Thursday, October 13, 2011

Maldives could benefit from groundbreaking integrated climate change model

The Maldives, which is committed to becoming carbon neutral by 2020, could significantly benefit from a new branch of environmental science.

The Integrated Resource Model, which has been developed by Peter Head, of the Ecological Sequestration Trust, uses cloud computing to develop ecological models that boost economic growth and reduce carbon emissions.

Mr Head told delegates at the third annual Six Senses SLOW LIFE Symposium, that global computing power could be used to create a new development model for the Maldives.

He said: “Integrated resourcing covers energy, food, water and waste management. It is the concept that no single environmental problem can be solved in isolation.”

He added that the concept of sharing was vital in the fight against climate change. The most efficient use of finite resources, he explained, was sharing in a common cause.

Cloud computing is just one example of sharing – in this case computing processing power. Cloud computing is vital to his integrated resource modeling, which will be made available through open source on the “cloud”.

Mr Head also said that linking urban and rural development could boost overall agricultural output despite the loss of land for residential development.

“The analysis shows we can reduce carbon intensity but improve the ecological footprint as well,” he said.

He warned delegates that unless the pace of change towards a sustainable economy was accelerated, there would be a 50% chance of runaway climate change by 2070 that would lead to “total human catastrophe”.

Mr Head told delegates that he was seeking funding to enable the Maldives to take a global lead in Integrated Resource Modeling.

Other speakers during the last day of the SLOW LIFE Symposium included Sir Richard Branson, Eric Scotto of Akuo Energy and Jose Mariano, the founder of zero2infinity – the company which is planning on sending people into space using helium-filled balloons.

In the last session of the day, Sir Richard Branson said that business leaders had to do more to advance sustainable business development.
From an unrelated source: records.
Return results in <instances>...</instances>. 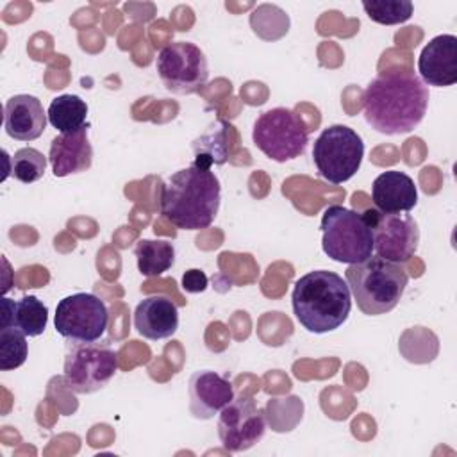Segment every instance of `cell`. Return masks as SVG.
I'll return each instance as SVG.
<instances>
[{
  "label": "cell",
  "instance_id": "cell-1",
  "mask_svg": "<svg viewBox=\"0 0 457 457\" xmlns=\"http://www.w3.org/2000/svg\"><path fill=\"white\" fill-rule=\"evenodd\" d=\"M428 107V87L409 71H384L362 95L366 123L380 134L396 136L414 130Z\"/></svg>",
  "mask_w": 457,
  "mask_h": 457
},
{
  "label": "cell",
  "instance_id": "cell-2",
  "mask_svg": "<svg viewBox=\"0 0 457 457\" xmlns=\"http://www.w3.org/2000/svg\"><path fill=\"white\" fill-rule=\"evenodd\" d=\"M221 186L211 168L191 162L161 186V214L177 228H207L220 209Z\"/></svg>",
  "mask_w": 457,
  "mask_h": 457
},
{
  "label": "cell",
  "instance_id": "cell-3",
  "mask_svg": "<svg viewBox=\"0 0 457 457\" xmlns=\"http://www.w3.org/2000/svg\"><path fill=\"white\" fill-rule=\"evenodd\" d=\"M291 303L295 318L305 330L325 334L346 321L352 295L343 277L328 270H314L295 282Z\"/></svg>",
  "mask_w": 457,
  "mask_h": 457
},
{
  "label": "cell",
  "instance_id": "cell-4",
  "mask_svg": "<svg viewBox=\"0 0 457 457\" xmlns=\"http://www.w3.org/2000/svg\"><path fill=\"white\" fill-rule=\"evenodd\" d=\"M346 284L357 307L368 316L393 311L407 287V271L398 264L371 255L368 261L350 264L345 271Z\"/></svg>",
  "mask_w": 457,
  "mask_h": 457
},
{
  "label": "cell",
  "instance_id": "cell-5",
  "mask_svg": "<svg viewBox=\"0 0 457 457\" xmlns=\"http://www.w3.org/2000/svg\"><path fill=\"white\" fill-rule=\"evenodd\" d=\"M321 246L336 262L359 264L373 253L371 228L362 212L343 205H328L321 214Z\"/></svg>",
  "mask_w": 457,
  "mask_h": 457
},
{
  "label": "cell",
  "instance_id": "cell-6",
  "mask_svg": "<svg viewBox=\"0 0 457 457\" xmlns=\"http://www.w3.org/2000/svg\"><path fill=\"white\" fill-rule=\"evenodd\" d=\"M364 157L362 137L346 125H330L321 130L312 146L318 175L330 184L350 180Z\"/></svg>",
  "mask_w": 457,
  "mask_h": 457
},
{
  "label": "cell",
  "instance_id": "cell-7",
  "mask_svg": "<svg viewBox=\"0 0 457 457\" xmlns=\"http://www.w3.org/2000/svg\"><path fill=\"white\" fill-rule=\"evenodd\" d=\"M118 371L116 352L98 341H70L64 353V384L79 395L96 393L105 387Z\"/></svg>",
  "mask_w": 457,
  "mask_h": 457
},
{
  "label": "cell",
  "instance_id": "cell-8",
  "mask_svg": "<svg viewBox=\"0 0 457 457\" xmlns=\"http://www.w3.org/2000/svg\"><path fill=\"white\" fill-rule=\"evenodd\" d=\"M252 139L268 159L286 162L305 152L309 132L291 109L273 107L255 120Z\"/></svg>",
  "mask_w": 457,
  "mask_h": 457
},
{
  "label": "cell",
  "instance_id": "cell-9",
  "mask_svg": "<svg viewBox=\"0 0 457 457\" xmlns=\"http://www.w3.org/2000/svg\"><path fill=\"white\" fill-rule=\"evenodd\" d=\"M155 68L164 87L175 95L196 93L209 79L205 54L189 41L166 45L157 54Z\"/></svg>",
  "mask_w": 457,
  "mask_h": 457
},
{
  "label": "cell",
  "instance_id": "cell-10",
  "mask_svg": "<svg viewBox=\"0 0 457 457\" xmlns=\"http://www.w3.org/2000/svg\"><path fill=\"white\" fill-rule=\"evenodd\" d=\"M54 325L66 341H98L109 325V311L96 295L75 293L57 303Z\"/></svg>",
  "mask_w": 457,
  "mask_h": 457
},
{
  "label": "cell",
  "instance_id": "cell-11",
  "mask_svg": "<svg viewBox=\"0 0 457 457\" xmlns=\"http://www.w3.org/2000/svg\"><path fill=\"white\" fill-rule=\"evenodd\" d=\"M373 236V250L391 262L409 261L420 243V228L411 214L382 212L368 209L362 212Z\"/></svg>",
  "mask_w": 457,
  "mask_h": 457
},
{
  "label": "cell",
  "instance_id": "cell-12",
  "mask_svg": "<svg viewBox=\"0 0 457 457\" xmlns=\"http://www.w3.org/2000/svg\"><path fill=\"white\" fill-rule=\"evenodd\" d=\"M266 432L264 409L248 395L234 396L218 418V436L225 450L245 452L255 446Z\"/></svg>",
  "mask_w": 457,
  "mask_h": 457
},
{
  "label": "cell",
  "instance_id": "cell-13",
  "mask_svg": "<svg viewBox=\"0 0 457 457\" xmlns=\"http://www.w3.org/2000/svg\"><path fill=\"white\" fill-rule=\"evenodd\" d=\"M189 412L196 420H211L234 398L232 384L212 370L195 371L187 382Z\"/></svg>",
  "mask_w": 457,
  "mask_h": 457
},
{
  "label": "cell",
  "instance_id": "cell-14",
  "mask_svg": "<svg viewBox=\"0 0 457 457\" xmlns=\"http://www.w3.org/2000/svg\"><path fill=\"white\" fill-rule=\"evenodd\" d=\"M418 71L423 84L446 87L457 82V37L453 34H439L432 37L421 50Z\"/></svg>",
  "mask_w": 457,
  "mask_h": 457
},
{
  "label": "cell",
  "instance_id": "cell-15",
  "mask_svg": "<svg viewBox=\"0 0 457 457\" xmlns=\"http://www.w3.org/2000/svg\"><path fill=\"white\" fill-rule=\"evenodd\" d=\"M48 114L39 98L32 95H14L4 105V129L16 141H34L46 127Z\"/></svg>",
  "mask_w": 457,
  "mask_h": 457
},
{
  "label": "cell",
  "instance_id": "cell-16",
  "mask_svg": "<svg viewBox=\"0 0 457 457\" xmlns=\"http://www.w3.org/2000/svg\"><path fill=\"white\" fill-rule=\"evenodd\" d=\"M48 161L55 177L89 170L93 162V146L87 137V127L77 132L55 136L50 143Z\"/></svg>",
  "mask_w": 457,
  "mask_h": 457
},
{
  "label": "cell",
  "instance_id": "cell-17",
  "mask_svg": "<svg viewBox=\"0 0 457 457\" xmlns=\"http://www.w3.org/2000/svg\"><path fill=\"white\" fill-rule=\"evenodd\" d=\"M134 328L152 341L171 337L179 328V309L168 296H148L134 311Z\"/></svg>",
  "mask_w": 457,
  "mask_h": 457
},
{
  "label": "cell",
  "instance_id": "cell-18",
  "mask_svg": "<svg viewBox=\"0 0 457 457\" xmlns=\"http://www.w3.org/2000/svg\"><path fill=\"white\" fill-rule=\"evenodd\" d=\"M371 200L382 212H407L418 204V187L407 173L389 170L373 180Z\"/></svg>",
  "mask_w": 457,
  "mask_h": 457
},
{
  "label": "cell",
  "instance_id": "cell-19",
  "mask_svg": "<svg viewBox=\"0 0 457 457\" xmlns=\"http://www.w3.org/2000/svg\"><path fill=\"white\" fill-rule=\"evenodd\" d=\"M234 127L225 120H214L209 127L193 141L195 164L211 168L212 164L221 166L228 161L234 148Z\"/></svg>",
  "mask_w": 457,
  "mask_h": 457
},
{
  "label": "cell",
  "instance_id": "cell-20",
  "mask_svg": "<svg viewBox=\"0 0 457 457\" xmlns=\"http://www.w3.org/2000/svg\"><path fill=\"white\" fill-rule=\"evenodd\" d=\"M48 323V307L29 295L14 302L11 298L2 300V327H16L25 336L36 337L45 332Z\"/></svg>",
  "mask_w": 457,
  "mask_h": 457
},
{
  "label": "cell",
  "instance_id": "cell-21",
  "mask_svg": "<svg viewBox=\"0 0 457 457\" xmlns=\"http://www.w3.org/2000/svg\"><path fill=\"white\" fill-rule=\"evenodd\" d=\"M48 121L61 134L77 132L84 127L87 120V104L77 95H61L55 96L48 105Z\"/></svg>",
  "mask_w": 457,
  "mask_h": 457
},
{
  "label": "cell",
  "instance_id": "cell-22",
  "mask_svg": "<svg viewBox=\"0 0 457 457\" xmlns=\"http://www.w3.org/2000/svg\"><path fill=\"white\" fill-rule=\"evenodd\" d=\"M137 270L145 277H157L175 262V248L166 239H139L134 248Z\"/></svg>",
  "mask_w": 457,
  "mask_h": 457
},
{
  "label": "cell",
  "instance_id": "cell-23",
  "mask_svg": "<svg viewBox=\"0 0 457 457\" xmlns=\"http://www.w3.org/2000/svg\"><path fill=\"white\" fill-rule=\"evenodd\" d=\"M362 9L371 21L380 25H398L412 16L414 5L409 0H364Z\"/></svg>",
  "mask_w": 457,
  "mask_h": 457
},
{
  "label": "cell",
  "instance_id": "cell-24",
  "mask_svg": "<svg viewBox=\"0 0 457 457\" xmlns=\"http://www.w3.org/2000/svg\"><path fill=\"white\" fill-rule=\"evenodd\" d=\"M27 336L16 327L0 328V368L4 371L16 370L27 361Z\"/></svg>",
  "mask_w": 457,
  "mask_h": 457
},
{
  "label": "cell",
  "instance_id": "cell-25",
  "mask_svg": "<svg viewBox=\"0 0 457 457\" xmlns=\"http://www.w3.org/2000/svg\"><path fill=\"white\" fill-rule=\"evenodd\" d=\"M46 157L30 146L20 148L11 157V173L23 184H32L45 175Z\"/></svg>",
  "mask_w": 457,
  "mask_h": 457
},
{
  "label": "cell",
  "instance_id": "cell-26",
  "mask_svg": "<svg viewBox=\"0 0 457 457\" xmlns=\"http://www.w3.org/2000/svg\"><path fill=\"white\" fill-rule=\"evenodd\" d=\"M207 275L202 270H187L182 275V289L187 293H202L207 289Z\"/></svg>",
  "mask_w": 457,
  "mask_h": 457
}]
</instances>
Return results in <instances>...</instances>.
“If you are lucky enough to be a successful business leader – and you need a large element of good fortune – there is extreme responsibility that comes with that.

“If leaders are not responsible citizens and don’t redistribute that wealth then our current form of capitalism becomes questionable.

“Companies can become forces for good. The differences they can make locally and internationally is significant and the bottom line does not need to suffer for that to happen.”

Sonu Shivdasani, the Chief Executive of Six Senses, concluded the Symposium by saying that “sustainable business” had to become the norm and that the way in which business leaders were judged had to change to encourage companies to pay more attention to their environment.

“How we measure CEOs dictates how those CEOs behave.”
He added that the institutional owners of publicly listed companies should judge CEOs’ long term commitment to sustainability best practice and not just on short term profits.